A visit to Antony Gormley’s exhibition at The Royal Academy which explores the dimensions of space and the human body
“Space exists within us as imagination, thought and sensation and outside of us in terms of distance.”
That darkness that we experience when we close our eyes represents for him the most primal space. For Antony Gormley (London, 1950) the human body is that first place that each person happens to inhabit, and the skin is the envelope containing it. His art explores the possibilities that his own body offers to him to experience the outside world. An art perceived by the audience through the five senses that at the same time wants to transcend the senses and connect with the spiritual.

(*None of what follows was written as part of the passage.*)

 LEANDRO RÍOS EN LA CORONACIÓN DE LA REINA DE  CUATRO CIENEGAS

Since his early years he has been influenced by Minimalism, Arte Povera and Land Art. Gormley’s creations are pieces that rely on the raw beauty of the chosen materials, the texture and colour to express themselves. Sight, touch, taste, hearing and smell are all engaged when visiting his latest exhibition at the Royal Academy. A full sensorial experience directed to make people aware of our bodies, make us question what’s our place on earth and what’s the meaning of our existence.
Representing the human body
Entering the exhibition fourteen piles of precisely cut solid steel blocks receive me, held together using gravity, the friction between their surfaces and their own weight. Each pile accounts for the minimum amount of pieces that our minds need to recognise them as human bodies. They occupy diverse locations and positions in the room, sometimes resting on the floor, sometimes lying on the wall, or just standing mixing with the people walking in between. Their presence fills the room, and the fact that they are the size of a person lays down a close relationship between them and the audience.

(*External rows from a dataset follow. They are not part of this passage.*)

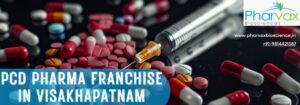 PCD Pharma Franchise in Visakhapatnam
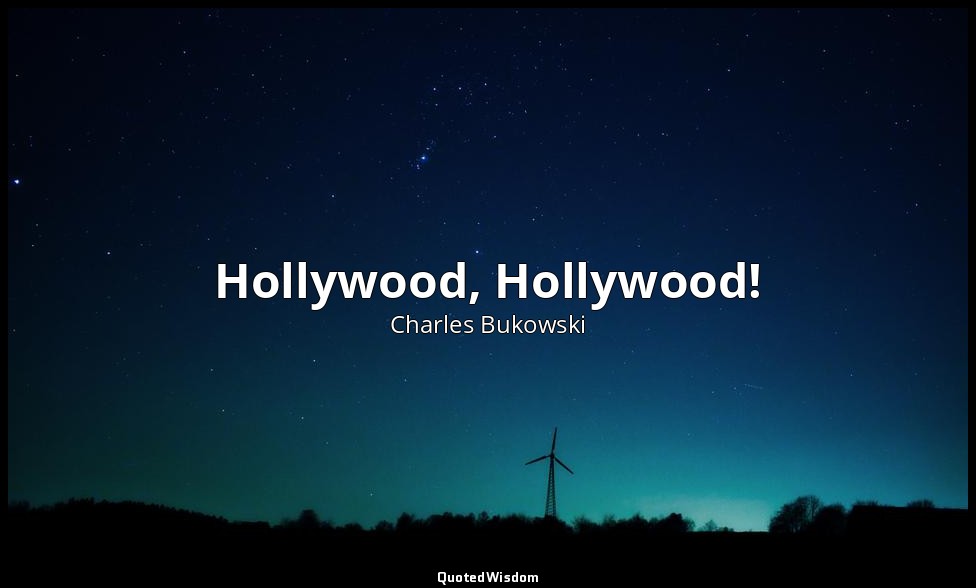 Hollywood, Hollywood! — Charles Bukowski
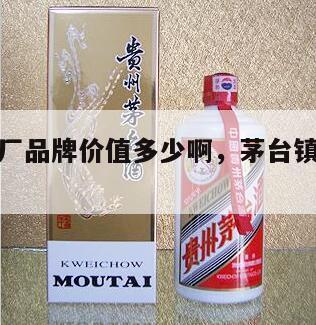 茅台镇酒厂品牌价值多少啊，茅台镇酒厂酒质排名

Leaving them behind, I start hearing noises of plastic pieces clashing with each other coming from a couple of rooms further away, they remind me of the noise produced by the rings used in gymnastics when they hit the ground. Meanwhile, I stop and observe a matrix of sandwich bread hung on the wall that has caught my attention. It’s called ‘Mother’s Pride V’. It’s one of the earliest works by Gormley, and it has been created by the simple act of eating the amount of sandwich bread required to make a human figure appear among the slices.
I see it as a testimony of Gormley’s first years, when he was an artist with far less means than he has today and produced sculptures with his own hands and with materials he could find around him. His success over the years has allowed him to build a studio where a dozen assistants help him to produce the work using the most advanced modelling and sculpting techniques.
Lines in space
The noise of gymnastic rings hitting the floor becomes stronger when I go through to the next room and find a group of people crawling and stepping over a giant bundle of very thin aluminium rings that occupy the entire space. Their cross section measures about one centimetre square and they are very flimsy, to the point that when they hit each other they sound as if they are made of plastic. It’s really good fun to become a child again and enjoy this adult playground.
I’m surrounded by grown up people overcoming obstacles with a smile on their faces trying to reach the center of the room as they make their way through it. The audience going – as Richard Serra likes to say – “into, through and around” a sculpture which is determined and shaped by the limits of the room that encloses it.
Sculptures are no longer displayed on plinths and this brings a closer relationship between the pieces and the visitor. They are not there just to be seen or admired. We can interact with them and share the space.
From here another metal rod of the same square section as the rings traverses through several rooms, spanning thirty meters across three spaces in an impressive and perfect horizontal line. It is like a laser light made physical, and disappears into the walls without any hint of how it’s supported. A rarity, to be able to surprise someone aware of how structures work. When it reaches the third of the rooms it crosses, it is welcomed by two more lines spanning in perpendicular directions. The three embody the X, Y and Z axis that define space.
Every room brings a unique experience. A big, high and very clear space becomes dark and short when we walk under a metallic cloud floating in the middle of the room – a mesh cage made of steel rods used in construction for reinforcing concrete. Again rough means to create a sophisticated spatial and perceptual experience.
Gravity, light and water
The gravity that held the blocks together in the first room is now defied by placing human-shaped solid iron casts hanging from walls and ceiling. Iron turns weightless. Floor, walls and ceiling lose their conventional meaning. The differences vanish and they are presented as equal perpendicular planes that define and enclose space.
And then comes ‘The Cave’, an abstract body lying on its side formed by 27 tones of hollow steel cubes, rotated and stacked, occupying almost the entire volume of the room. I enter through the left foot and I have to crawl to be able to go in. Like being inside a grotto, light is just non-existent. Gormley wants to transport us to that space of total darkness that we experience when we close our eyes. I have to guide myself through the darkness by touching the walls, fearful of hitting my head against anything that might be there, when a bigger space, tenuously lit from above, opens up in front of me.
Exiting the Cave, while the pupils readjust to the light levels again, the smell of sea invades the room in which we have arrived. There are some people standing in front of me observing something through an opening on the wall. I decide to go and join them and an entire room filled with sand and sea water unfolds, a perfect mirror that doubles the space and makes the floor disappear. A peaceful leaving gift to take with me as I return to the mundane routine days.